[[ EXCERPTED TEXT open ]]

As I have mentioned before I only feel comfortable writing about my journey throughout my mother's death. Everybody experiences situations in their own way and I cannot tell you how my brother or my sister experienced their journey. I can, however, tell you how the process of their own journey affected mine. Today, lets focus on my sister, Kristin.
Throughout life your big sister (or at least mine anyway) can be your protector, your therapist, your go between when you are a teenager and having a fight with your mom, your ally and your best friend. Yes, that is true even when you want to wring each other's necks because you are sisters. You share something that nobody else can share with you. I am not really sure how to best describe that sister thing but it is amazing because even in being very different people, you share something special in your heart.
So, my sister lives in Chicago. For her this made my mother's process much harder because every time Kristin came out to Massachusetts she was leaving her support system. She was leaving her kids, husband, job and friends to be with mom. She came to be with mom, but I believe she also came as a support to me. Even if she didn't to that intentionally that is what she was. Every time I think of those days, I picture Kristin in one chair and myself in the other and lots and lots of laughter. Isn't that amazing? There we are with our mother dying and sisters can laugh together. Oh yes, mom was laughing too!!! I also remember when my sister got there mom's hospital room started to look more like it should. Kristin brought beaded necklaces that her girls had made and they were hanging off IV poles and such!!!

[[ EXCERPTED TEXT closed ]]

WHAT THIS TASK INVOLVES:
Carry the personal essay about Kristin's visits during their mother's dying further, starting right after its final sentence. The records that come next aren't needed for anything here.

[[ DATA UNDER STUDY open ]]

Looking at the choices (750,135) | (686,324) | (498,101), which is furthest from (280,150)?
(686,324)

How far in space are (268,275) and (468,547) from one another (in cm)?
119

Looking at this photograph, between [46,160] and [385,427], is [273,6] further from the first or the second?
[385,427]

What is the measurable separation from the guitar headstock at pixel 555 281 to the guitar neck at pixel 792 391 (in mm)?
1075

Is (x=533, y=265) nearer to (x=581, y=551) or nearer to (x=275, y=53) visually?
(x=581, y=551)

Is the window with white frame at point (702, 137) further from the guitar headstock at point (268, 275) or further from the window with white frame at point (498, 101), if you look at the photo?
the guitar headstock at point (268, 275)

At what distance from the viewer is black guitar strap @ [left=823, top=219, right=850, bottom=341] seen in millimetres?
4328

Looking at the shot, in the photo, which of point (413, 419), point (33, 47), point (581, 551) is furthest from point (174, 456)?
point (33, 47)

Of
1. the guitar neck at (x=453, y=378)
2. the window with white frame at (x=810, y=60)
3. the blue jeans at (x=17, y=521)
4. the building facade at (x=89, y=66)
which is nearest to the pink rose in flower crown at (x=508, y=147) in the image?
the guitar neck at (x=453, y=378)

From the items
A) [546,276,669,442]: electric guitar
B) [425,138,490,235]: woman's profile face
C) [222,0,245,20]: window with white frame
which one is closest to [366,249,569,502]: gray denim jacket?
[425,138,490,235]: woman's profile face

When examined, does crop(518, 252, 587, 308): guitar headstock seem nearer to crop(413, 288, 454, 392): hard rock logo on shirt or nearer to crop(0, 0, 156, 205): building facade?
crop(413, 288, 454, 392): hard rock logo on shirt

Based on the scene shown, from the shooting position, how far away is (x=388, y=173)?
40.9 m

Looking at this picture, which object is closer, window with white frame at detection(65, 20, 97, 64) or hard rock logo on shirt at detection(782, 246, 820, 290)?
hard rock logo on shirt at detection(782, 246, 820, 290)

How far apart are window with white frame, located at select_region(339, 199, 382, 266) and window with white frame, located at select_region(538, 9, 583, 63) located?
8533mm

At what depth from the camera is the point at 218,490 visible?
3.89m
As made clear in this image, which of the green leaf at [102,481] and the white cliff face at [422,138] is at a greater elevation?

[[ DATA UNDER STUDY closed ]]

OUTPUT FOR THIS EXERCISE:
The other thing that Kristin brought to the table was her anger. For those who know Kristin she never backs down from her anger and although at times (like when that anger was directed at me) that is scary, in the hospital that is exactly what we needed. Kristin got things done and wasn't afraid to tell people she was pissed and she was taking action. That gave me strength to be more pissed at some of the injustices we faced. Anger in the face of death is absolutely natural and Kristin has taught me it is okay not to back down from your anger and it okay to let people know you feel that way.
My sister made things easier for me. In the end, I think that is what siblings are for. We make things easier for each other. We hold together in the face of the storm and we don't let go of each other. When the storm blows past and you look around you, the people closest- that's your family. Love them with all your heart and remind them you love them every chance you get.